As the year comes to its end, it would be easy to focus on the most recent releases and overlook how some albums, released early this year, got the opportunity to live their own life and grow. Lyrics in particular can take their time to sink in, and it’s therefore never to late to praise an album’s lyric writing.
Back in June, SZA went on syndicated US radio show The Breakfast Club to promote her new album Ctrl. After being introduced as ‘the side chick’, SZA cuts the host Charlemagne Tha God, saying ‘First of all, I know exactly what you’re going to talk about’. Unphased by her warning, Charlemagne goes on and tells her that the album ‘represents for the girl who is dating a guy who has another girl, but like most side chicks they want to be the main girl’. SZA gently goes on to explain how this is a reductive view of her album, which is about ‘taking the power back’. Still insensitive to her message, the other male host ends up saying that the album feels lonely and that after listening to it, he felt like she needed a big hug.
To anyone who has been paying attention to the recent evolutions of the R&B and hip hop scenes, the double-standards in the reception of SZA’s album are quite obvious. Singers such as The Weeknd made a career out of discussing their loneliness, substance abuse and insecurities. ‘Hotline Bling’ and other songs discussing a man’s inability to obtain’s a woman’s attention are on top of the charts. Despite the fact that views on casual sex tend to become more and more liberal, women’s right to own their sexuality is still a right that society feels comfortable to challenge. In Ctrl, SZA draws on her personal experience and explores women’s sexuality in a direct and honest way which was so far mostly reserved to male R&B and pop artists.
‘Supermodel’, the album’s first song, opens with an excerpt of a vocal recording of SZA’s mother saying that her greatest fear is to lose control.

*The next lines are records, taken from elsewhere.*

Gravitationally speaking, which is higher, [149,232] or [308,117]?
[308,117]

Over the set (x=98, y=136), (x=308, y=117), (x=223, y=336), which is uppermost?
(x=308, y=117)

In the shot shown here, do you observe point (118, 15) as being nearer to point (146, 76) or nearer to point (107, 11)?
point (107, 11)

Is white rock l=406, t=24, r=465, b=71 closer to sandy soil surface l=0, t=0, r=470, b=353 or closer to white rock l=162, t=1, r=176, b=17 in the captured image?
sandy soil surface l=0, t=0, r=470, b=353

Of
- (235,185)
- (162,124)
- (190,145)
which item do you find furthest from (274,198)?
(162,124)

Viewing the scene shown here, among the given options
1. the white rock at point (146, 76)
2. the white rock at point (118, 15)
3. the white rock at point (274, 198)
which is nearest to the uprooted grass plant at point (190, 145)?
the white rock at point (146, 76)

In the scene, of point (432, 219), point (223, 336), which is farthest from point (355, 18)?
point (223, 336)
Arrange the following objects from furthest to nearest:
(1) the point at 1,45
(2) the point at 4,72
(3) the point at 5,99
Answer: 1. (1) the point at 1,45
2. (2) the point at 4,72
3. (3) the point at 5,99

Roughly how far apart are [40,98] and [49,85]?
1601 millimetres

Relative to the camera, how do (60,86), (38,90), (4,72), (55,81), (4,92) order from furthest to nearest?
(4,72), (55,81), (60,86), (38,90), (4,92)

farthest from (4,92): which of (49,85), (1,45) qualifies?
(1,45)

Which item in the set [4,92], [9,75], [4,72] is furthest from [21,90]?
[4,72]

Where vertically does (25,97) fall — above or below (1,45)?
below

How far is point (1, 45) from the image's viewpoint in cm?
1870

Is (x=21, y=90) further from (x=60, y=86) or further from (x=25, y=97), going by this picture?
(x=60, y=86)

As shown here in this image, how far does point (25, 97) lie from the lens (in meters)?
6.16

What follows is the story of a messy breakup, in which SZA sings about having insecurities about not being loved back the way she wants to, which conflicts with her desire to be strong and independent.
This is a common theme in the album, which explores the difficulties of a black woman’s dating life: living in societies which tends to put self-interest above anything else means that the dating game is a rigged one. And calls for women to be strong, independent, self-sufficient and `lean in’ occult the fact that self-doubt is often the only option for those who feel the pressure to conform to societies’ expectations and the policing of women’s bodies and minds.
While ‘it’s ok to be sexy and horny’ has long been advocated by female R&B singers, SZA seems to say here that it’s also ok to be messy. ‘Love Galore’ recounts the tail of a woman who looses confidence in herself after a loveless relationship (“Why you bother me when you know you don’t want me?“). SZA opens up in ‘Drew Barrymore’ about her struggles with low self-esteem (“I get so lonely I forget what I’m worth”), rejects gender roles and accept herself on ‘Normal Girl’, and expresses her desire to give love another chance in `Pretty Little Birds’.
‘Doves in The Wind’, written at the glory of the `pussy’, directly echoes to the numerous phallic metaphors in recent R&B, with Kendrick Lamar rapping “How many times does she have to tell you that this dick is disposable?’’. The much talked about “The Weekend”, in which she discusses being the other woman and being cool with it, is particularly within the context of a year marked by a strong advocacy for (sex-positive) feminism, and echoes to black female-led TV shows such as HBO’s Insecure and Netflix’s She’s Gotta Have It which portray self-care and self-determination as acts of rebellion, telling young women that their lives can be messy, and that there’s nothing wrong with that.